A Law Unto Themselves: the CIA and the Torture Cover-up

A report by the Central Intelligence Agency’s Office of the Inspector General (OIG) marks a significant escalation in the constitutional crisis over the systematic cover-up of the CIA’s widespread torture programs.

According to the Inspector General David Buckley, five CIA officials surreptitiously gained access to the computers used by Senate staff investigators while compiling a still-classified 6,300-page report on CIA torture. Two CIA attorneys and three CIA information technology employees created fake accounts in order to follow the movements of Senate staff as they worked.

The OIG weakly asserts that the employees were “acting in a manner inconsistent with the common understanding” brokered between the CIA and the Senate.

What is involved is not a breach of a “common understanding,” but a breach of laws and the Constitution. Not only did the spying violate the Fourth Amendment’s proscription of unreasonable searches and seizures and laws that prohibit domestic spying by the CIA, it also violated the basic constitutional principle of separation of powers—in this case, a clear intrusion by the executive branch on the investigatory powers of the legislature.

The gravity of the CIA’s actions is amplified by the fact that the Senate was investigating actions of the executive branch that already violated the Eighth Amendment’s proscription on cruel and unusual punishment.

The OIG report provides proof that the Director of the Central Intelligence Agency, John Brennan, lied as part of the cover-up. When first faced with allegations of CIA spying, Brennan declared: “When the facts come out on this, I think a lot of people who are claiming that there has been this tremendous sort of spying and monitoring and hacking will be proved wrong.”

In fact, this is exactly what the CIA was doing, and there is every indication that it was done at the direction of Brennan himself.

Each individual layer of illegality implicates top officials in the “high crimes and misdemeanors” required for impeachment and criminal prosecution of high-ranking officials.

This includes the president himself. From the beginning, the Obama administration and the White House have functioned as an auxiliary agency of the intelligence agency. Not only has the Obama administration defended the CIA throughout the scandal, the White House itself withheld documents from the Senate investigation.

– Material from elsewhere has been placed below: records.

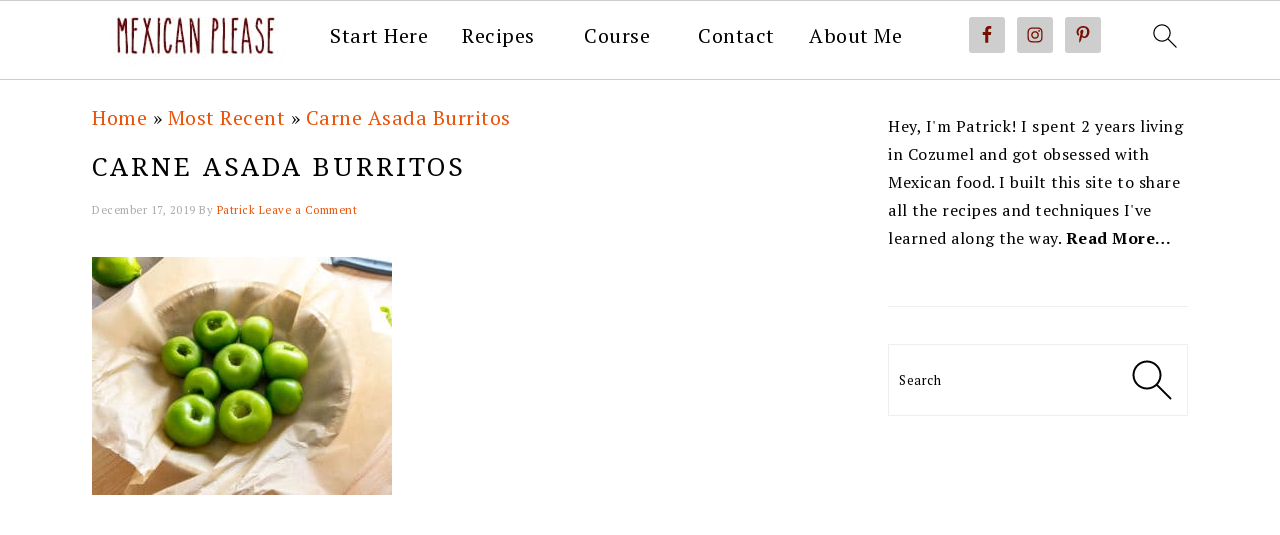

--- FILE ---
content_type: text/css; charset=UTF-8
request_url: https://www.mexicanplease.com/wp-content/plugins/sfwd-lms/assets/css/front.min.css?ver=4.5.1.2
body_size: 272
content:
.sfwd_module .error{text-align:center}.content_article_style{min-width:600px}.post2pdf_conv_image_align_center{text-align:center}.slickQuizWrapper .button{background-color:#008b8b;border:1px solid #fff;-webkit-border-radius:5px;-moz-border-radius:5px;border-radius:5px;color:#fff;float:left;padding:5px 15px;text-decoration:none;width:auto}.slickQuizWrapper .button:hover{background-color:#2f4f4f}.startQuiz{margin-top:20px}.quizArea,.quizResults{zoom:1;margin-bottom:40px}.quizArea:after,.quizArea:before,.quizResults:after,.quizResults:before{content:"\0020";display:block;font-size:0;height:0;visibility:hidden}.quizArea:after,.quizResults:after{clear:both}.questionCount{font-size:14px;font-style:italic}.questionCount span{font-weight:700}ol.questions{margin-top:20px}ol.questions,ol.questions li{margin-left:0}ul.answers{margin-bottom:20px;margin-left:20px}ul.responses li{margin:10px 20px 20px}ul.responses li p span{display:block;font-size:18px;font-weight:700}ul.responses li.correct p span{color:#6c9f2e}ul.responses li.incorrect p span{color:#b5121b}.quizResults h3{margin:0}.quizResults h3 span{font-style:italic;font-weight:400}.quizResultsCopy{margin-top:20px}.ppalholder{display:none}.ppalbtn{border:0!important}.user_has_no_access #learndash_quizzes a,.user_has_no_access .is_not_sample a,.user_has_no_access .is_not_sample a span{color:gray!important;text-decoration:none!important}.widget .list-count{display:none}dd.course_progress{background-color:#fff;border:1px solid #000;display:block;height:16px;margin:0 0 2px;padding:0;position:relative;width:100%}dd.course_progress div.course_progress_blue{background-color:blue;display:block;height:16px;position:relative;text-align:right;width:75%}.wpProQuiz_cloze>input[type=text]{max-width:99%}.checkout-dropdown-button button,.checkout-dropdown-button input[type=submit]{border-radius:0!important;font-size:16px!important;margin:0;text-align:center;width:100%}.checkout-dropdown-button ul{padding:0!important}.checkout-dropdown-button ul,.checkout-dropdown-button ul.jq-dropdown-menu li{line-height:auto!important;list-style:none!important;list-style-type:none!important}.checkout-dropdown-button ul.jq-dropdown-menu li{margin:none!important;padding:none!important}.jq-dropdown .jq-dropdown-menu li{list-style:none!important;list-style-type:none!important;margin:0!important;padding:0!important}.checkout-dropdown-button #btn-join,.checkout-dropdown-button .btn-join,.checkout-dropdown-button form input[type=submit]{background-color:#fff!important;color:#333!important}.checkout-dropdown-button #btn-join:hover,.checkout-dropdown-button .btn-join:hover,.checkout-dropdown-button form input[type=submit]:hover{background-color:#f5f5f5!important;color:#000!important}body .jq-dropdown.jq-dropdown-tip:before{border-bottom:7px solid #ddd;border-top-color:transparent;top:-7px}body .jq-dropdown.jq-dropdown-tip:after,body .jq-dropdown.jq-dropdown-tip:before{border-left:7px solid transparent;border-right:7px solid transparent;content:"";display:inline-block;left:9px;position:absolute;z-index:99}body .jq-dropdown.jq-dropdown-tip:after{border-bottom:7px solid #fff;border-top-color:transparent;top:-5px}.jq-dropdown .jq-dropdown-menu,.jq-dropdown .jq-dropdown-panel{border-radius:0}.jq-dropdown .jq-dropdown-menu form{margin:0}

After sitting on the Senate report for as long as it could, the White House has set up private sessions where the CIA is allowed to read through the evidence and redact the most incriminating sections.

Then, just two weeks ago, the US Department of Justice announced that it would not launch a criminal investigation into the CIA spying—an act that was no doubt taken with foreknowledge of the conclusions of the inspector general report. On Thursday, the White House again jumped to defend Brennan, with press secretary Josh Earnest saying that the report proved that Brennan had “done what is necessary to get to the bottom of what exactly happened,” and that he showed the kind of “proactive leadership that the president would expect.”

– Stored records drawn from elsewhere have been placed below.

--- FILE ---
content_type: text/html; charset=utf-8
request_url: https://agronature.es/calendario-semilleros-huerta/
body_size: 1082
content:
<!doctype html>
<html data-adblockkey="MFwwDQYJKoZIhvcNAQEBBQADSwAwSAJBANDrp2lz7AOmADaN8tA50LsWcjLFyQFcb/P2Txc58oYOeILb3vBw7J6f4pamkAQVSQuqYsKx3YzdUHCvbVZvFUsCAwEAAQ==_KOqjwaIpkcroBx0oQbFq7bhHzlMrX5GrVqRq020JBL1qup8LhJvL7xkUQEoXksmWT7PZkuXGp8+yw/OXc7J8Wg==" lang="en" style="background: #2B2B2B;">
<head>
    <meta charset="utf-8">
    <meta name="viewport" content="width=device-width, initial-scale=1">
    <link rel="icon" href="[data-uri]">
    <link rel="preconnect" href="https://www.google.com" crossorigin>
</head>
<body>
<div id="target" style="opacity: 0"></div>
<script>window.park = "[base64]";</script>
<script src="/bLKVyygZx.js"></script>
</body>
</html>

As for Congress, after Senator Dianne Feinstein revealed the illegal spying in a speech on the floor of the Senate in March—accusing the CIA of illegal and unconstitutional activities—the issue was completely dropped. The prostration of the legislative branch before the intelligence apparatus was expressed in Feinstein’s statement that the OIG report “corrects the record.” She praised Brennan for taking “positive first steps.”

The whole affair reveals a political system in which the trappings of democracy are a thin cover for a state that is controlled by a gigantic military-intelligence apparatus (including the CIA, NSA, Defense Department and associated agencies) that operates as a law unto itself.

Consider what has happened. In the midst of a series of illegal wars, the CIA under the direction of the Bush administration established an international network of secret prisons and torture centers. This network operated effectively as a separate organization within the government to which the law—both domestic and international—did not apply. Conscious that what they were doing was illegal, high-ranking CIA officials destroyed evidence (including video tapes) of the torture.

Many of the victims of torture were held indefinitely with no semblance of due process and without ever being charged with committing a crime. In those cases where the victim could not stand the pain, the torturers became executioners. Leaks made by those who have read the Senate report have described the methods as “brutal” for inducing “excruciating” pain at “sprawling” black site prisons.

None of those who ordered these illegal actions or carried them out have been prosecuted. The Obama administration, while nominally ending the torture program, continues it in different forms while vastly expanding the illegal drone assassination and domestic spying programs.

Then, after all of this, Senate investigators into the torture program were spied on and threatened, their computers hacked.

The CIA torture cover-up reveals the collapse of democratic forms in the United States, the consequence of unending war abroad and extreme levels of social inequality at home.

Under the auspices of the “war on terror,” practically every democratic right has been effectively repealed by a collection of scoundrels and political criminals. The state is overseen by a spying apparatus that seeks to monitor all communications and a president that declares the right to assassinate without due process. The entire political establishment is complicit in torture and other illegal activities, and there is not a hint of opposition from the corporate media. Policy is dictated by a cabal that lives in constant fear of the social explosions that will arise inevitably out of the policies that it has pursued.

The breakdown of democracy is one expression of the protracted crisis of American capitalism and a ruling class that, in its determination to defend its interests at home and abroad, is dispensing with all legality.